I dont want to hurt her, make her feel insufficient or in any way add to her stress levels. However, I cant even bring up the subject of intimacy and my desires ( holding, touching, laying with each other without the expectation for sex) let alone actual sex without getting a very angry response in return. Some have been mellow conversations as my wife explains to me how her body feels, her lack of sleep, pain, headaches an overall anger and how she has changed. Others have been much more angry and escalated. I am trying to understand how to make this work...to be a better husband and a friend.
Our sex life and overall intimacy has become a source of major frustration for us both. We used to be very snuggly, touchy and active. We have always been very open, and adventurous in the bedroom. My wife doesnt want that anymore. Her pain come on very fast when we make love - and more often than not she is very distant and just "not there". She says she does it for me but that she doesnt think about sex, doesnt get turned on and that most days she is just trying to get through the day with as little pain as possible. She says that she relies on me to get her turned on but that she feels pressured when I try. It reminds her of how broken she is and she gets more frustrated and angry whenever the subject is brought up. We have tried toys and different positions and masturbation. Most times it ends without orgasm for her, and leaves her frustrated and angry. So I understand that this is something she doesnt want to do very often. I know if the tables were turned, and sex was painful for me, but pleasurable for her, I wouldnt look forward to it either. I have tried to just be there for her. Tell her I love her, show her in other ways that I am here and that she is not broken in my eyes, but still my bride, my love, my life. I know she knows I am hurting and missing our closeness, and I think this just adds to the cycle. I know she is hurting both inside and out. I just cant seem to reach her.

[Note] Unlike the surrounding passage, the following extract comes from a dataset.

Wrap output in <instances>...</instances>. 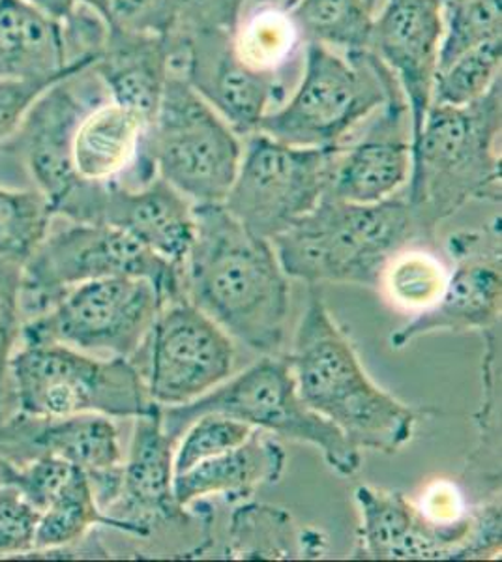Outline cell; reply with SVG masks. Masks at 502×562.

Here is one thing that I am trying to understand. Several times over the past months I have walked in and my wife has been masturbating. She would be lying there, reading her iPad - one of those steamy novels, paranormal romance, Fifty Shades of Grey type stuff. I was shocked at first and didnt say anything. I didnt want to embarrass her, make her feel shameful or otherwise interrupt. I was hurt and angry at first, but later realized how beautiful it was and was actually happy that she was able to have found a time, a space... a place when she felt secure enough, comfortable enough to relax and enjoy herself. I am totally ok with this. So I started to read the books too. I thought maybe I could figure out what was making her tick, so to speak, and maybe it would help. Some are good, some are just lame. Some are pretty hot and I can see how it might get her going. We share the same Kindle account, so when she bookmarks pages, I can see them too and they are ALL sex scenes. This too, I am totally OK with and love that she gets turned on by them. I was thinking to myself - wow, I wonder if we could do this together.
So...I asked. Whoops! One day I brought up the subject after hearing/seeing her and asked if it would be something we could share together. Do together without any pressure of her having to worry about pleasing me. No pain, no expectations no pressure. Just let me lie there with you and share this with me. That didnt go over to well. She completely denied it and said I was crazy. And she was as angry as I have ever seen her. Man I didnt expect that response. Then I got angry, frustrated and I was and still am very hurt by this.
My wife says that she doesnt think I know her anymore. She think she cant be the person I want her to be. She feels pressured, frustrated and tired. After 17 years together...she has never said anything like that to me. I dont know what to say or do. Walking on egg shells is the best way to describe it.
So I ask you fellow forum folks, those with and without PsA. What do you think? What am I doing wrong? What can I do better? Do I just drop it completely? Give her lots of space?
Are others experiencing similar intimacy issues?